駄目な日本語を斬る。いい加減な発言も斬る。文化、科学、芸能、政治、暮しと、目にした物は何でも。文句は過激なくらいがいい。

日本語は面白い。「下さい」は命令形なのだ

2008年08月11日 | Weblog
 「下さい」を辞書で引くと、載っていない辞書がある。なぜなのか。「下さい」は「下さる」の命令形に過ぎないからだ。活用形の形で載せている辞書は無い。普通はすべて終止形である。
 でも変だと思いませんか? 「下さる」は「くれる」の尊敬語だ。「下す」は文字通り「移しおろす」である。だから「くれる」が既に恩恵の響きがある。従って「下さる」なら、本当にこちらは肩身が狭い感じになる。

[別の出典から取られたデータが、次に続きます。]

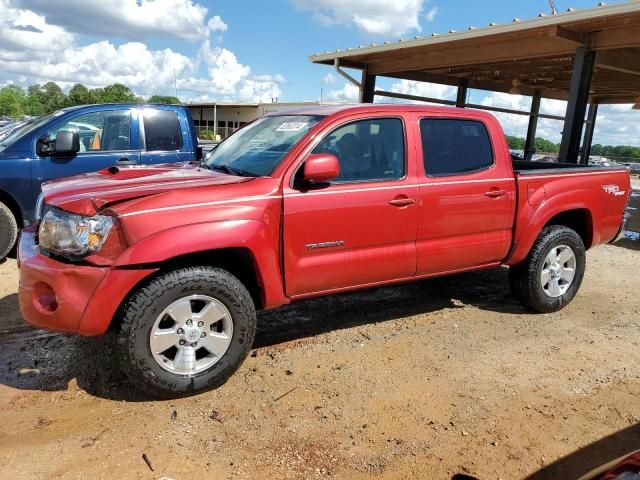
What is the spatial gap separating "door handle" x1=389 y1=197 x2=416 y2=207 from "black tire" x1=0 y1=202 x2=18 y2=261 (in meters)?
4.64

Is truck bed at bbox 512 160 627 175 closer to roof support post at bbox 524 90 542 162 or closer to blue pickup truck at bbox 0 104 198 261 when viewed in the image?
blue pickup truck at bbox 0 104 198 261

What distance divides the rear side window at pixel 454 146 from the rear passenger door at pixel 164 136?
142 inches

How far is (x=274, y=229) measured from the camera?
137 inches

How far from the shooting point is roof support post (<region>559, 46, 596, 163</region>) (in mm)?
9461

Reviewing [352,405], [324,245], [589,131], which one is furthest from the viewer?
[589,131]

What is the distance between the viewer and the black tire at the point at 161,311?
310cm

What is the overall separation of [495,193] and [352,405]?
2285 mm

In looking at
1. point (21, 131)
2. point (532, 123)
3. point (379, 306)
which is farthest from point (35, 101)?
point (379, 306)

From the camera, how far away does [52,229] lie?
10.3 ft

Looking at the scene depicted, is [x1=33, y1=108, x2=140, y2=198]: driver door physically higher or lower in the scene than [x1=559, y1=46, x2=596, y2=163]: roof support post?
lower

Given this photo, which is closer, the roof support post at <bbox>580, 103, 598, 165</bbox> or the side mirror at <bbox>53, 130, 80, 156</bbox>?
the side mirror at <bbox>53, 130, 80, 156</bbox>

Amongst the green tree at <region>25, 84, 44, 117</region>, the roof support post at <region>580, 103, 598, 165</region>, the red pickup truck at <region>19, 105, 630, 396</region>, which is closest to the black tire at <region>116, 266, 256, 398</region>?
the red pickup truck at <region>19, 105, 630, 396</region>

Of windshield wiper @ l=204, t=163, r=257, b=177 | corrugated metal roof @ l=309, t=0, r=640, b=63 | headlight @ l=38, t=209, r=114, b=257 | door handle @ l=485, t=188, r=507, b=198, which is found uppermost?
corrugated metal roof @ l=309, t=0, r=640, b=63

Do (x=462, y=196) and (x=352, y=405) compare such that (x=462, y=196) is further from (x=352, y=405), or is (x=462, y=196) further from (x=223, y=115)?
(x=223, y=115)
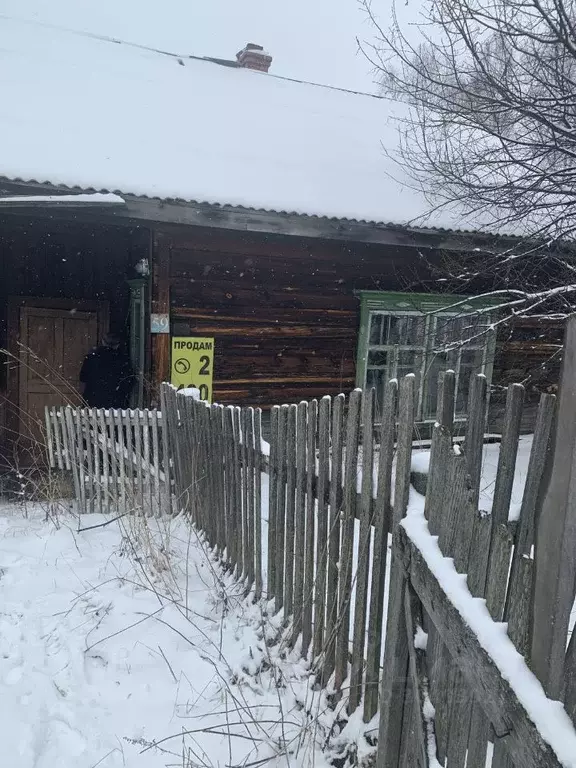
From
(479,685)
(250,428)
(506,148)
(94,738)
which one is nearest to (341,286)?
(506,148)

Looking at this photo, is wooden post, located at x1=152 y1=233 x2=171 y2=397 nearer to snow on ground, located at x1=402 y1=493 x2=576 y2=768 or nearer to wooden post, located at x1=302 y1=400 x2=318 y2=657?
wooden post, located at x1=302 y1=400 x2=318 y2=657

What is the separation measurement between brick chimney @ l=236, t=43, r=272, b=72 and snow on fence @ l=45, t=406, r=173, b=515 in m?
9.90

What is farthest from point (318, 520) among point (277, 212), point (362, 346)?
point (362, 346)

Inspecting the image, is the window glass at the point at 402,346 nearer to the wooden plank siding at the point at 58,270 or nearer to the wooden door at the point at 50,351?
the wooden plank siding at the point at 58,270

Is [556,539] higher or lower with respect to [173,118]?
lower

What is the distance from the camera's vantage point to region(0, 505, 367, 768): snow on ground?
2.29 m

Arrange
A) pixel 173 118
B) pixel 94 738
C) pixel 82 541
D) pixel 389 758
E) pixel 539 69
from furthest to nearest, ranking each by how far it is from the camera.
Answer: pixel 173 118 → pixel 539 69 → pixel 82 541 → pixel 94 738 → pixel 389 758

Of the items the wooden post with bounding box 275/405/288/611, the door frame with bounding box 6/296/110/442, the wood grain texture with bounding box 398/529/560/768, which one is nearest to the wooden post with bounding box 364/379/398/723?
the wood grain texture with bounding box 398/529/560/768

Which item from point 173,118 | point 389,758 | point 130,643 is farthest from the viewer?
point 173,118

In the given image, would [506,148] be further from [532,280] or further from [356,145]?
[356,145]

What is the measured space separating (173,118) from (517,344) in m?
6.41

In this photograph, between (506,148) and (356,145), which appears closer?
(506,148)

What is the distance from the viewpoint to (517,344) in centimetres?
886

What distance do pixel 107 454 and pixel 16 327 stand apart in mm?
2780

 そんなに肩身が狭いのに、その命令形だと? どこの世界に命令形でお願いをする事があろうか。英語なら「プリーズ」が前に付く。だが日本語の「下さい」はそのままでも通る。
 そして更には、「頂く」が物でも行為でも使えるのと同じように、「ください」も物だけではなく、行為にも使う。「……して下さい」と。
 そしてこれまた、行為の場合には「ください」と仮名書きにせよ、と命令される。
 「お手紙下さい」は手紙その物なら「下さい」で良いが、「書いて」なら「ください」と仮名書きにしなければならないのだと言う。馬鹿を言っちゃあいけません。

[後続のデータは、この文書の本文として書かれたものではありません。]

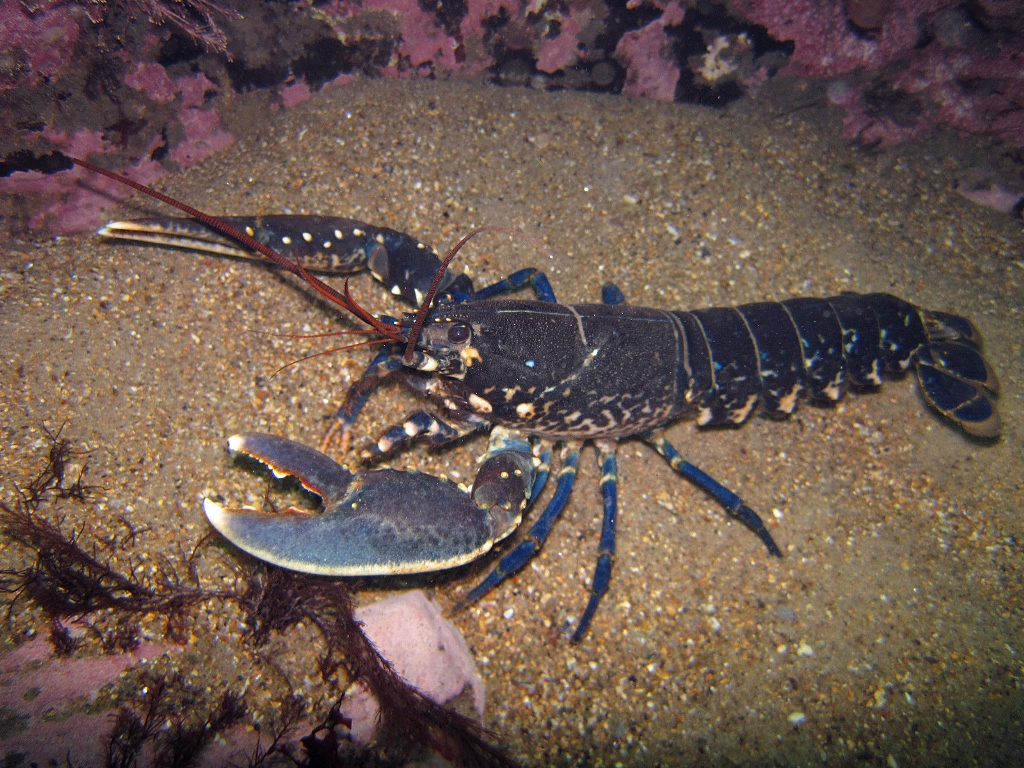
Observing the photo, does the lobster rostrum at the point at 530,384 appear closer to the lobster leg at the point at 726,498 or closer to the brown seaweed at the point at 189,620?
the lobster leg at the point at 726,498

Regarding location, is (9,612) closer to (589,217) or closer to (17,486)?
(17,486)

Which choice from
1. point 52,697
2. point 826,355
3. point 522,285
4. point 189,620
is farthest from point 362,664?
point 826,355

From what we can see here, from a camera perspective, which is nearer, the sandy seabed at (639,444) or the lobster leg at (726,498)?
the sandy seabed at (639,444)

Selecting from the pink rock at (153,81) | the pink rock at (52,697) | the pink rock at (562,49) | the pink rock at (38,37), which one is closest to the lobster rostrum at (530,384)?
the pink rock at (52,697)

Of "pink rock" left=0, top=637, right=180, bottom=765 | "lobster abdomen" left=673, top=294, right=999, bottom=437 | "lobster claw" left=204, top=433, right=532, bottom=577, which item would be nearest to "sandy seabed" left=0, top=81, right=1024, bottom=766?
"lobster abdomen" left=673, top=294, right=999, bottom=437

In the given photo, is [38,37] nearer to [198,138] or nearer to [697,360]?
[198,138]

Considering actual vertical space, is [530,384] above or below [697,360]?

 言った側ならどちらの意味で言ったのかは分かる。しかしそうでなければ、分からない。それに言った側だって、物なのか行為なのかを区別しているはずが無い。どっちだって同じ意味なのだ。

 さて、「下さい」は普通はお願いとして使われている。「一列にお並び下さい」は「一列に並ぶ」ようにお願いをしている。
 しかし出自が命令形なのだから、どうしてもその命令の気持は残ってしまう。確かに「一列にお並び下さい」はお願いではある。だが、「一列に並ばなきゃ、乗せてやんないよ」あるいは「売ってやんないよ」と言っているように聞こえないだろうか。

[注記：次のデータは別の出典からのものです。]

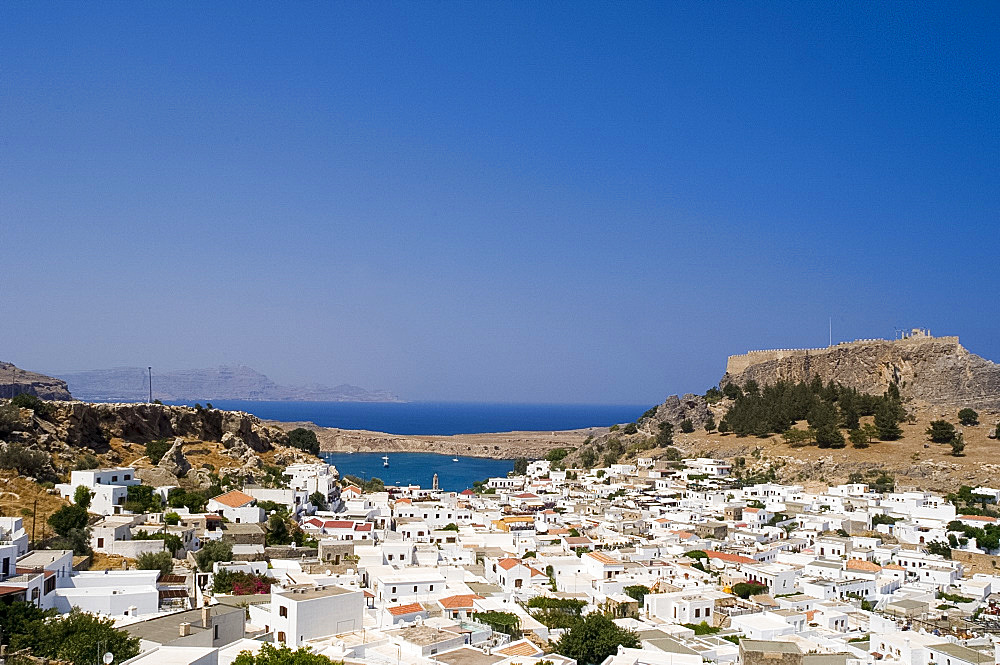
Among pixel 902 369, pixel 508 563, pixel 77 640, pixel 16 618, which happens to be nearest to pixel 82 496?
pixel 16 618

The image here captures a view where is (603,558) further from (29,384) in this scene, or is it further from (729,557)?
(29,384)

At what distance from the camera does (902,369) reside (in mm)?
47250

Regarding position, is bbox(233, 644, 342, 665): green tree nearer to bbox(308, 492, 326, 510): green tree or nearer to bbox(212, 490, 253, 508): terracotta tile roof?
bbox(212, 490, 253, 508): terracotta tile roof

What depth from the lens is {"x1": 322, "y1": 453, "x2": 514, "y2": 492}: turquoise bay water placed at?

 実際に、どうしても一列に並ばなければならないような情況の下でそう言っているのである。従わざるを得ないではないか。だから、私は言葉はお願いだが、これは強制だ、といつも思って聞いている。
 だからだろう、前に「どうぞ」とか「どうか」を付けて、お願いの気持に近づけようとする。でも、どうせお願いだと言いたいのなら「どうかお並び下さい」ではなく、「どうかお並び願います」と言えば良いではないか、と思う。

 「下さい」の対象が相手の行為だからそうなる。前回の「休ませて頂きます」の対象が自分の行為であるのと対照的である。「休ませて」が自分の行為だから、「休みます」と言う方が素直で気持がいいのと同様に、「お並び」が相手の行為だから「お願いします」の方がずっと素直で気持が良いのだと私は考えている。